- Jedziemy do lidera, zapowiada się dobry mecz, ale czujemy się bardzo mocni i dlatego liczymy na komplet punktów - przyznał doświadczony pomocnik.
W szeregach gospodarzy zabraknie zawieszonego za nadmiar żółtych kartek Kamila Vacka. Na ile te absencja może wpłynąć na wynik meczu? - To na pewno ważne ogniwo rywala, ale każda drużyna ma swoje problemy i każda też jest na takie sytuacje przygotowana. Nie sądzę, żeby Piast był z tego powodu słabszy - dodał Dariusz Dudka.
Lech ma za sobą niesamowitą dawkę spotkań, ale też osiągnął bardzo wysoką formę. Nadchodząca przerwa niesie zatem ulgę, czy poznaniacy woleliby grać dalej? - Został nam jeden mecz. Trzeba się na niego maksymalnie skoncentrować i nie dopuścić do zmarnowania pracy, którą ostatnio wykonaliśmy. Dopiero gdy uda nam się osiągnąć cel w Gliwicach, zaczniemy myśleć o świętach - zaznaczył.

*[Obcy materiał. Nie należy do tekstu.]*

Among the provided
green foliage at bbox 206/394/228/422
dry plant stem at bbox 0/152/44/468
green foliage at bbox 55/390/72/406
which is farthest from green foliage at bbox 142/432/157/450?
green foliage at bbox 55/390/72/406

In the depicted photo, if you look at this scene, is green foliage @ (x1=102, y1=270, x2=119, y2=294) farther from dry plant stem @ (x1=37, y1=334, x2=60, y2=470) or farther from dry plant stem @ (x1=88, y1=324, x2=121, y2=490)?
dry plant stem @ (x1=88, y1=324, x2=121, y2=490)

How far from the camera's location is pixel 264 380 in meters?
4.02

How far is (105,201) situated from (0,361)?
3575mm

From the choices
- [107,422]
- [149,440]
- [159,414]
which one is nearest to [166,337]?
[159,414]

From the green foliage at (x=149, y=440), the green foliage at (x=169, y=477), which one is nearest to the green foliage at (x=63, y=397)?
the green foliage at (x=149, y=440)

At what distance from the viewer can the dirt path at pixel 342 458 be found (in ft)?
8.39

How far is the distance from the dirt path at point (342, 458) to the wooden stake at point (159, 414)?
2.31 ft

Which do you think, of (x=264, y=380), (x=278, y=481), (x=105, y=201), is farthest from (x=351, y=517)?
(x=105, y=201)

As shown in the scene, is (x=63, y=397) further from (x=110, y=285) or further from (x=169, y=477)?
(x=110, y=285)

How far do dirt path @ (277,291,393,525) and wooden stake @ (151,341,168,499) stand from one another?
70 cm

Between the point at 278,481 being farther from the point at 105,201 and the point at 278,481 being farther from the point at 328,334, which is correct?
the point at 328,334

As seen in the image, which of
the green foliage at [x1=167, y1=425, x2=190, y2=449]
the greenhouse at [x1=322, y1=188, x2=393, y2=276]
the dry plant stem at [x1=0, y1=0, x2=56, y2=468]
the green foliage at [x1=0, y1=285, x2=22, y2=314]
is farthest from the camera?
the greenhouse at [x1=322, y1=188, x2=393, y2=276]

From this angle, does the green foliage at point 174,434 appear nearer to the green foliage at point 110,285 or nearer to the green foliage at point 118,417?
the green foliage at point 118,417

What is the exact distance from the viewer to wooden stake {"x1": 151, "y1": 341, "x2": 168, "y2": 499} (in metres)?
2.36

Kolejorz w kilka tygodni diametralnie zmienił swoją sytuację w tabeli. Czy można już mówić o planach obrony mistrzostwa Polski? - Zobaczymy co przyniesie przyszłość, ale jesteśmy coraz bliżej czołówki. Dużo powie nam właśnie mecz z Piastem, a także początek nowej rundy - uważa 32-latek.
Czy zdaniem Dudki Piast również utrzyma się na wysokich miejscach do końca sezonu? - Na pewno zasłużenie są liderem i tego nie można im odbierać. Ostatnio zresztą nie przegrali na Legii. Widać jednak, że ich przewaga nieco topnieje. Czy gliwiczanie mogą być mistrzem Polski? Są takie sezony, w których jakieś drużyny mocno zaskakują. Ja sądzę, że Piastowi mimo wszystko nie uda się utrzymać najwyższej dyspozycji aż do końca rozgrywek. W pewnym momencie dopadnie go kryzys. My mieliśmy taki na początku.